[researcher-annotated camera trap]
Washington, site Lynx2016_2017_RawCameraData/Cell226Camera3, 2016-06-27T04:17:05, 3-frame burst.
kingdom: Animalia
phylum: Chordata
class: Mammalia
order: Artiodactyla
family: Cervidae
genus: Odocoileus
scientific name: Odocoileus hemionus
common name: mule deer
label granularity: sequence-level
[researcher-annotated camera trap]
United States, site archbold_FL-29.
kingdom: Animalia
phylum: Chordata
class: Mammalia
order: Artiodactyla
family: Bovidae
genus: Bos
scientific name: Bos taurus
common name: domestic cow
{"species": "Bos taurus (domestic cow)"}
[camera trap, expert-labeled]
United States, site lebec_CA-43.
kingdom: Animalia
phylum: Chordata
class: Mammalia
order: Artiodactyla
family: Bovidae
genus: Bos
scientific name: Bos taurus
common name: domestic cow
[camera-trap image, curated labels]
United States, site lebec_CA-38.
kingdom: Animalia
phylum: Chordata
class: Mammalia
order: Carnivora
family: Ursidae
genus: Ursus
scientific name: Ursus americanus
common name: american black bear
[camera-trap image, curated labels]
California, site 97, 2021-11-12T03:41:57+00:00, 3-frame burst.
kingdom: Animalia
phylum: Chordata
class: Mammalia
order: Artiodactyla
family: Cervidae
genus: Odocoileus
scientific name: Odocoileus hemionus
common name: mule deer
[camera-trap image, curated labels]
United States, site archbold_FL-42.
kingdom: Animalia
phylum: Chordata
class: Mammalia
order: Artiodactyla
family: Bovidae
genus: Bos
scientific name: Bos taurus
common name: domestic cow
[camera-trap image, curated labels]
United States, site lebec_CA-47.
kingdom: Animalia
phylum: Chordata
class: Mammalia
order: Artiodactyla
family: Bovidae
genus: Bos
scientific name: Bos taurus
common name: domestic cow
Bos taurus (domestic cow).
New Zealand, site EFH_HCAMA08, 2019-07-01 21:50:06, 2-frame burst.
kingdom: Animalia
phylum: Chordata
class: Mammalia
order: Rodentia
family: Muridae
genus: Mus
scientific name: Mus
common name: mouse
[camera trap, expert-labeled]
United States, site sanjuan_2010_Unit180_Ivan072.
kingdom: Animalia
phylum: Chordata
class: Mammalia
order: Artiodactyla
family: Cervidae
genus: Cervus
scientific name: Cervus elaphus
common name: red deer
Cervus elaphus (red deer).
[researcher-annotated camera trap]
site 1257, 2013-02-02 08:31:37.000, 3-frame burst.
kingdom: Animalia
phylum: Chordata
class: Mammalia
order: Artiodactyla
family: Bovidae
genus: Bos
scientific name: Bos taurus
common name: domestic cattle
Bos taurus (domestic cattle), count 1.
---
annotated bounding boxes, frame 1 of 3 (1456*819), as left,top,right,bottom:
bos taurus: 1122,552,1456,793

────

# [AIM OF THE TASK]
Write out every entry once more, precisely as it stands.

# [WRITTEN SOLUTION]
[researcher-annotated camera trap]
Washington, site Lynx2016_2017_RawCameraData/Cell226Camera3, 2016-06-27T04:17:05, 3-frame burst.
kingdom: Animalia
phylum: Chordata
class: Mammalia
order: Artiodactyla
family: Cervidae
genus: Odocoileus
scientific name: Odocoileus hemionus
common name: mule deer
label granularity: sequence-level
[researcher-annotated camera trap]
United States, site archbold_FL-29.
kingdom: Animalia
phylum: Chordata
class: Mammalia
order: Artiodactyla
family: Bovidae
genus: Bos
scientific name: Bos taurus
common name: domestic cow
{"species": "Bos taurus (domestic cow)"}
[camera trap, expert-labeled]
United States, site lebec_CA-43.
kingdom: Animalia
phylum: Chordata
class: Mammalia
order: Artiodactyla
family: Bovidae
genus: Bos
scientific name: Bos taurus
common name: domestic cow
[camera-trap image, curated labels]
United States, site lebec_CA-38.
kingdom: Animalia
phylum: Chordata
class: Mammalia
order: Carnivora
family: Ursidae
genus: Ursus
scientific name: Ursus americanus
common name: american black bear
[camera-trap image, curated labels]
California, site 97, 2021-11-12T03:41:57+00:00, 3-frame burst.
kingdom: Animalia
phylum: Chordata
class: Mammalia
order: Artiodactyla
family: Cervidae
genus: Odocoileus
scientific name: Odocoileus hemionus
common name: mule deer
[camera-trap image, curated labels]
United States, site archbold_FL-42.
kingdom: Animalia
phylum: Chordata
class: Mammalia
order: Artiodactyla
family: Bovidae
genus: Bos
scientific name: Bos taurus
common name: domestic cow
[camera-trap image, curated labels]
United States, site lebec_CA-47.
kingdom: Animalia
phylum: Chordata
class: Mammalia
order: Artiodactyla
family: Bovidae
genus: Bos
scientific name: Bos taurus
common name: domestic cow
Bos taurus (domestic cow).
New Zealand, site EFH_HCAMA08, 2019-07-01 21:50:06, 2-frame burst.
kingdom: Animalia
phylum: Chordata
class: Mammalia
order: Rodentia
family: Muridae
genus: Mus
scientific name: Mus
common name: mouse
[camera trap, expert-labeled]
United States, site sanjuan_2010_Unit180_Ivan072.
kingdom: Animalia
phylum: Chordata
class: Mammalia
order: Artiodactyla
family: Cervidae
genus: Cervus
scientific name: Cervus elaphus
common name: red deer
Cervus elaphus (red deer).
[researcher-annotated camera trap]
site 1257, 2013-02-02 08:31:37.000, 3-frame burst.
kingdom: Animalia
phylum: Chordata
class: Mammalia
order: Artiodactyla
family: Bovidae
genus: Bos
scientific name: Bos taurus
common name: domestic cattle
Bos taurus (domestic cattle), count 1.
---
annotated bounding boxes, frame 1 of 3 (1456*819), as left,top,right,bottom:
bos taurus: 1122,552,1456,793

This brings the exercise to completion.